_Work to complete_:
Repeat, word for word, every line from the line holding "How should (739,234)" through the final line of the entries below. Skip all pictures.

[Entries from a dataset]
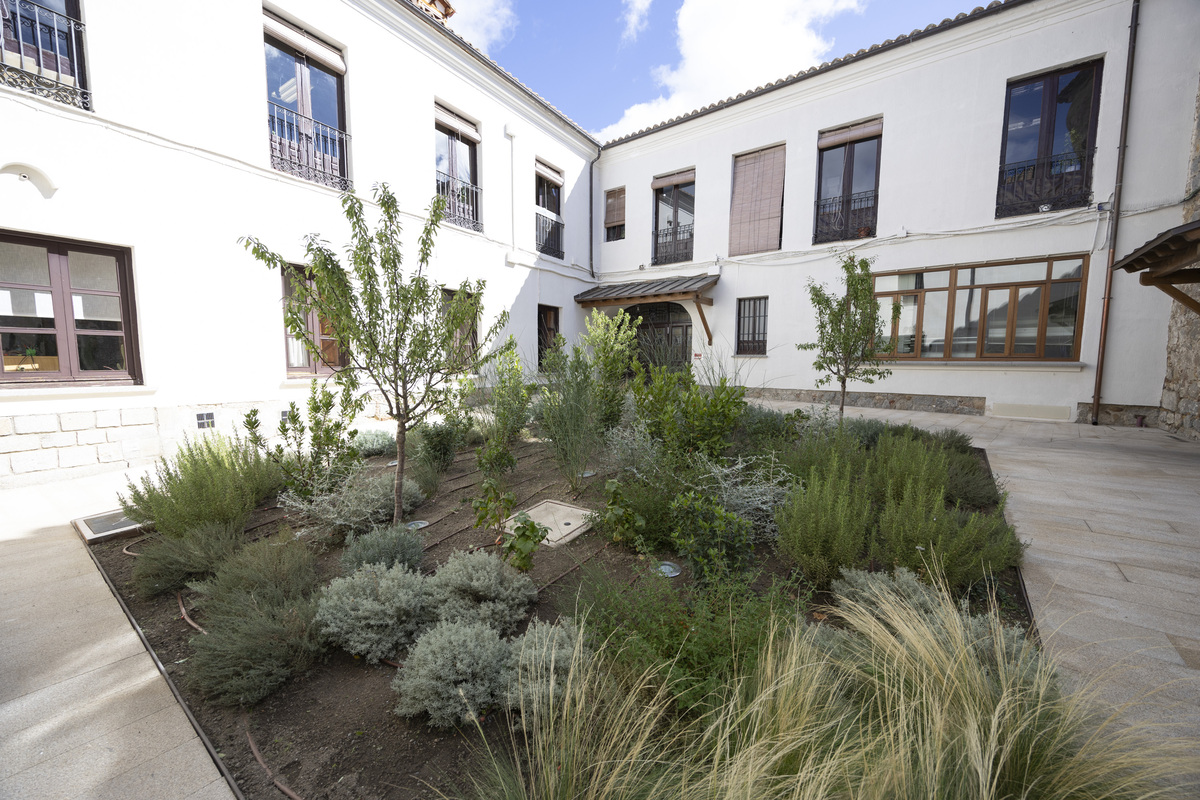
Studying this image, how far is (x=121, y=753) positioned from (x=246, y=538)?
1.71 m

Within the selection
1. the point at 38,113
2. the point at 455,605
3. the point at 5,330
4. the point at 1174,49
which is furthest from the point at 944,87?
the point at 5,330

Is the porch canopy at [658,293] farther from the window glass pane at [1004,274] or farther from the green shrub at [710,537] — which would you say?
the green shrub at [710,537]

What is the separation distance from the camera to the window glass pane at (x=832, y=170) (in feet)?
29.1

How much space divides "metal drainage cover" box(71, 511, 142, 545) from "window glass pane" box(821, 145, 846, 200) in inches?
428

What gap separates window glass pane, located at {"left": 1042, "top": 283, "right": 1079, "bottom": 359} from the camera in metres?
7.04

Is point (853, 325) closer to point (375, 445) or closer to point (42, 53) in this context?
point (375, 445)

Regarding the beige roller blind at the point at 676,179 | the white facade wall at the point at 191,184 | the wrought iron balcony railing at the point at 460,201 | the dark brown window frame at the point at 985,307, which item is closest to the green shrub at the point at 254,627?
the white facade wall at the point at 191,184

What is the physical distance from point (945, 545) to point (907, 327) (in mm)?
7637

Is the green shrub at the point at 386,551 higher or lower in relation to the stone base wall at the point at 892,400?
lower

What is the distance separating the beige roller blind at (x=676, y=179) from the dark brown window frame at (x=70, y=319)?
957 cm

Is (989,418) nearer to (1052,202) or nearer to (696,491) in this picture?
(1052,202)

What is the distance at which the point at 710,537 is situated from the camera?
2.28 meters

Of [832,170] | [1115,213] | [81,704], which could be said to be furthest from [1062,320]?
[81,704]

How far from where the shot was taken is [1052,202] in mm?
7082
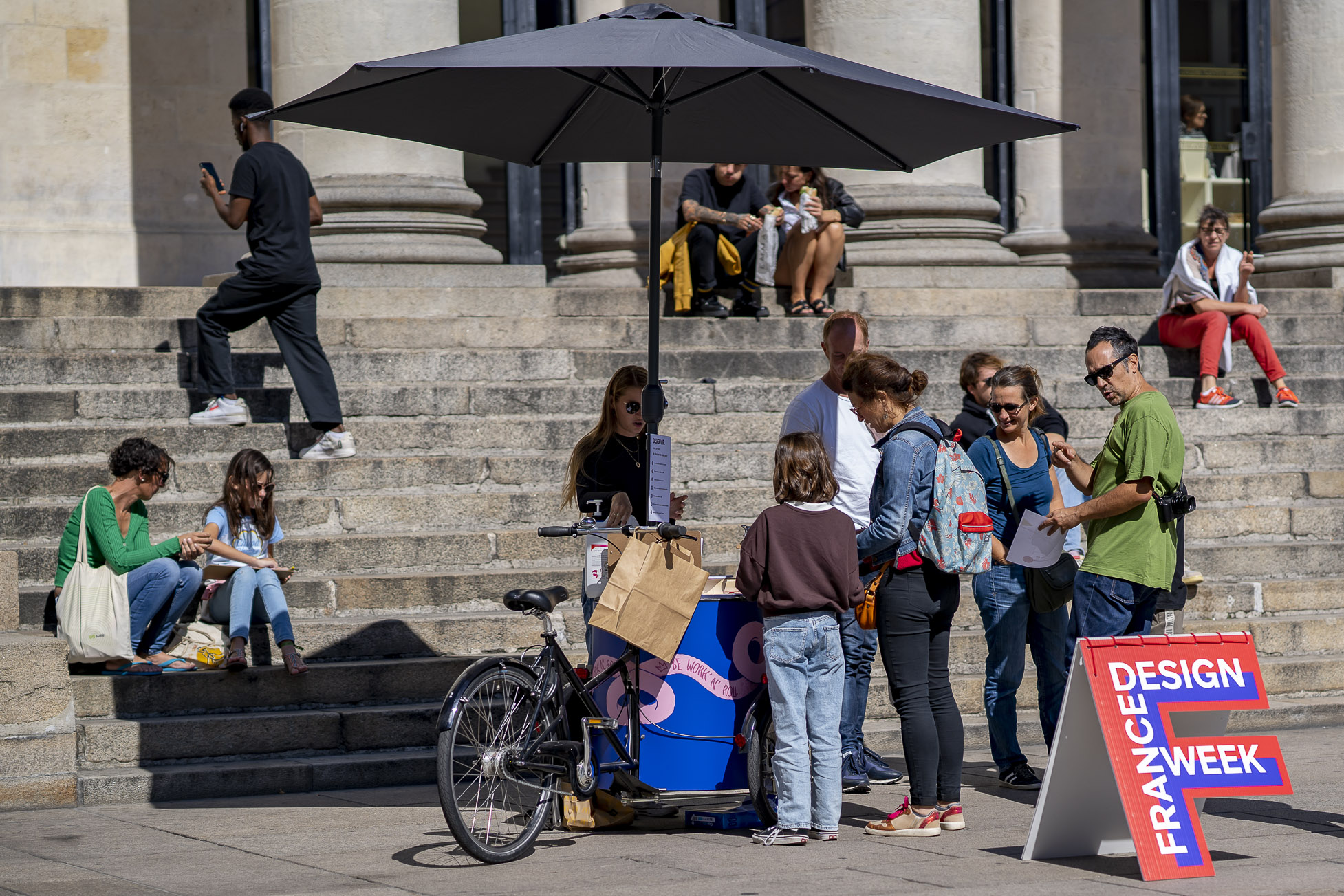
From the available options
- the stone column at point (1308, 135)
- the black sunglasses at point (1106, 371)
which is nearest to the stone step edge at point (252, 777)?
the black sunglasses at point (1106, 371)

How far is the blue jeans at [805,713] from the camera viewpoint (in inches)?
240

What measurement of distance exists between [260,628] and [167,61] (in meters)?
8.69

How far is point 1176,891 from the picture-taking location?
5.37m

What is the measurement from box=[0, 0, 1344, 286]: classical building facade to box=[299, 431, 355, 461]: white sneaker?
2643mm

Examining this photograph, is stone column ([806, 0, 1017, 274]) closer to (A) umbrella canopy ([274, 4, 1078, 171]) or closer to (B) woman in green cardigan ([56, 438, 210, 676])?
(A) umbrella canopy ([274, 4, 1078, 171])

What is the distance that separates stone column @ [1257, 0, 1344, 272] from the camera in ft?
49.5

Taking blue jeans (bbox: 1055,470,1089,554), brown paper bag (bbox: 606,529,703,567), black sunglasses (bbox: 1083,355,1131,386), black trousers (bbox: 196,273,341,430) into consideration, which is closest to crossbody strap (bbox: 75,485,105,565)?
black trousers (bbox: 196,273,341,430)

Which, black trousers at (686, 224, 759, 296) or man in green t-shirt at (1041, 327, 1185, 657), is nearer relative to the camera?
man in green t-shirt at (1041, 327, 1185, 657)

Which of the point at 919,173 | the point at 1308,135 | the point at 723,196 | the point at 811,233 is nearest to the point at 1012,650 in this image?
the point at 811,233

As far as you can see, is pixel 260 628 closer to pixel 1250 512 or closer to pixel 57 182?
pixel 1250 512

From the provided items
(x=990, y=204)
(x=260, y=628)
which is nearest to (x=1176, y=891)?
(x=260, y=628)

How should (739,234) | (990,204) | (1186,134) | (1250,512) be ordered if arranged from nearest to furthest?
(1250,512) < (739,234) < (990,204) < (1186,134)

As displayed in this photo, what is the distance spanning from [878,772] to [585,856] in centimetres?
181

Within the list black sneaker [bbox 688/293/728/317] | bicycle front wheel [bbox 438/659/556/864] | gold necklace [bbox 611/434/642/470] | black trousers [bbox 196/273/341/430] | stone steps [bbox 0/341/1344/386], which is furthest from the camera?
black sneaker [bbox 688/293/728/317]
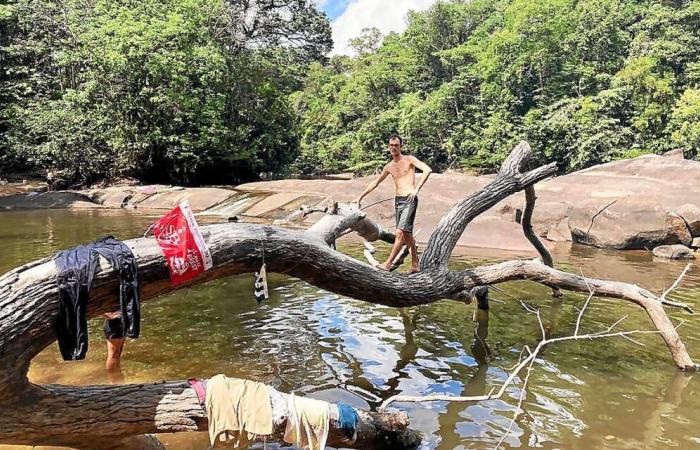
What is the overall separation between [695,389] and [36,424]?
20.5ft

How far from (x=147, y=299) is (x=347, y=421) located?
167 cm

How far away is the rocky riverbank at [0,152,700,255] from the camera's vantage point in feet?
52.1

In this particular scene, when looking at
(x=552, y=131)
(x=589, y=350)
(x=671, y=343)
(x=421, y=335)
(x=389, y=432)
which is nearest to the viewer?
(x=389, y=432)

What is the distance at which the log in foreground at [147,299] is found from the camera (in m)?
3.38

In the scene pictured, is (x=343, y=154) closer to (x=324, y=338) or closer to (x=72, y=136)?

_Solved exercise_:
How should (739,234) | (990,204) | (1186,134) | (1250,512) be ordered if arranged from nearest to furthest?
(1250,512) < (739,234) < (990,204) < (1186,134)

As displayed in this photo, what is the distance spanning from [878,772] to [585,856] in centimetres?
181

Within the list black sneaker [bbox 688/293/728/317] | bicycle front wheel [bbox 438/659/556/864] | gold necklace [bbox 611/434/642/470] | black trousers [bbox 196/273/341/430] | stone steps [bbox 0/341/1344/386], which is furthest from the camera?
black sneaker [bbox 688/293/728/317]
What is the overall separation between [695,389] and [36,424]?
20.5ft

How far from (x=147, y=299) is (x=347, y=421) located?
167 cm

How far away is the rocky riverbank at [0,152,700,255] from the camera's vantage point in feet?
52.1

In this particular scene, when looking at
(x=552, y=131)
(x=589, y=350)
(x=671, y=343)
(x=421, y=335)
(x=389, y=432)
which is nearest to the viewer?
(x=389, y=432)

What is the distance at which the log in foreground at [147,299] is found from the camera (in m)?
3.38

In the scene pictured, is (x=343, y=154) closer to (x=324, y=338) or closer to (x=72, y=136)?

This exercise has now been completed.